Finding Sanctuary In A Home For Outcasts And Criminals
Neil White was a Louisiana businessman in his early 30s, living comfortably with his wife and two children, when the FBI discovered a check-fraud scheme he was running and got him locked up for 18 months.
When he arrived to start his sentence in May 1993, he brought tennis shoes, racket balls and books, expecting a relaxed minimum-security federal prison. Instead, he found the Carville National Leprosarium, a 400-acre home where patients with Hansen’s disease had been isolated for decades. Convicts and leprosy patients were living under the same roof.
"I began to panic," he says. "I knew I could survive a one-year prison sentence, but I thought that if I contracted a disease that disfigured me, that I would never be able to touch my children again.

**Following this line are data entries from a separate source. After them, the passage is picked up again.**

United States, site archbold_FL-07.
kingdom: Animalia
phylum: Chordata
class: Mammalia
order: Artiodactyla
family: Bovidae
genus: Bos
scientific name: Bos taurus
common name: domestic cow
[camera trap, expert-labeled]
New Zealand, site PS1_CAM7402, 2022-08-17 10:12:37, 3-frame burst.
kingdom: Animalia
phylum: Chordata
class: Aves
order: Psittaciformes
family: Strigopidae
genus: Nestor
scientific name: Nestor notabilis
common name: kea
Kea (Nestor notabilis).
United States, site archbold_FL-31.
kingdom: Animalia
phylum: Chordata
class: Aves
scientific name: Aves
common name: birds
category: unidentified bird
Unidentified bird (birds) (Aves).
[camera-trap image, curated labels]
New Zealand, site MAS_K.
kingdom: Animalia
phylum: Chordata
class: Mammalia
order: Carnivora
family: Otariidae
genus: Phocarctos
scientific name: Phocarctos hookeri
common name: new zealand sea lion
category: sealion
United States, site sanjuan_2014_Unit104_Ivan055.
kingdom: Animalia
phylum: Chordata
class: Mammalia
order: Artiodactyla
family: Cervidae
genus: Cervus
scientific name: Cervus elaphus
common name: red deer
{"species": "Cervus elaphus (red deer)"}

I thought my life will be over.”
White wrote a memoir about his experience there, “In the Sanctuary of Outcasts.” In this conversation with guest host Phoebe Judge, he talks about the parallels he found between the inmates and the patients at and what he learned from them. Highlights:
You weren’t allowed to fraternize with the patients, but at some point you started to become physically and mentally closer to them. What changed?
Well, like any kind of prejudice, it's based on ignorance most of the time. I went to the library, and I checked out books, and I learned everything about leprosy that I could, and learned that if they were on their medication I was probably in no danger. More than that, we had an emotional connection. We had both been sent away. We had both been ostracized by the community, albeit no fault of theirs. They had contracted a disease, and I actually committed a crime. But there was a bond there because we had both experienced the same thing. For me, it was especially touching. I was a guy, who mishandled almost a million dollars, and I'm standing in front of a woman with no legs, and because she had contracted a disease, she had been incarcerated for 68 years. It was almost impossible to muster up self pity in the face of that.
You're speaking of one of the patients you became closest to: Ella. Who was she?
Her name was Ella Bounds, and she contracted leprosy when she was 12. She meandered through the colony in a wooden, hand-cranked antique wheel chair. And she chanted things like, "There's no place like home," and, "Load the wagon." She was a huge fan of the Bible. We could not have been any more different. I was a young, white, southern male from a rather affluent upper middle class family. She was an African American girl who was on a tenant farm who'd contracted leprosy, who was put away. Had I seen her on the outside – I’m embarrassed to admit this – I would have passed her by like she had nothing to offer to me. But in fact, when I was put in this prison and became friends with Ella, she had such great insight into my life. The residents there, in spite of all that had happened to them, they had a real advantage over so many of us because they had an acute awareness daily of what really mattered.
The first time that I saw Ella, I was in the hallway, and I was trying to find my room. It was my first day, my first hour there. And I saw her wobbling in a wheel chair, cranking those handles, coming toward me. I knew she wasn't an inmate - it was an all-male prison. I assumed she wasn't a prison guard, and assumed she had leprosy. She had no legs; her dress was hanging over the edge of her wheel chair. I stood to the side, and I held my breath. And as she passed me, she cut her eyes over and smiled and said, "There's no place like home." And she went around the corner, and an inmate came up behind me and said, "That girl's father dropped her off when she was 12 and he never came back." And she was about 80 at the time. And then he asked me if I was still feeling sorry about myself.
This was happening while there was talk about shutting down Carville for leprosy patients. The government was offering $33,000 a year for patients to live wherever they wanted.
Right. Well, you have to remember that when they finally threw open the gates of Carville in 1959 and said, “You’re free to go,” there were nearly 300 of the residents there. A year later, only 17 had chosen to go live in the outside world. What was once their prison had become their safe haven and their sanctuary. No one stared when they had a swollen face or a newly amputated limb. No one asked questions about what happened and why they were disfigured. So Carville became this wonderfully safe, albeit hidden place for people who carry the stigma of this disease.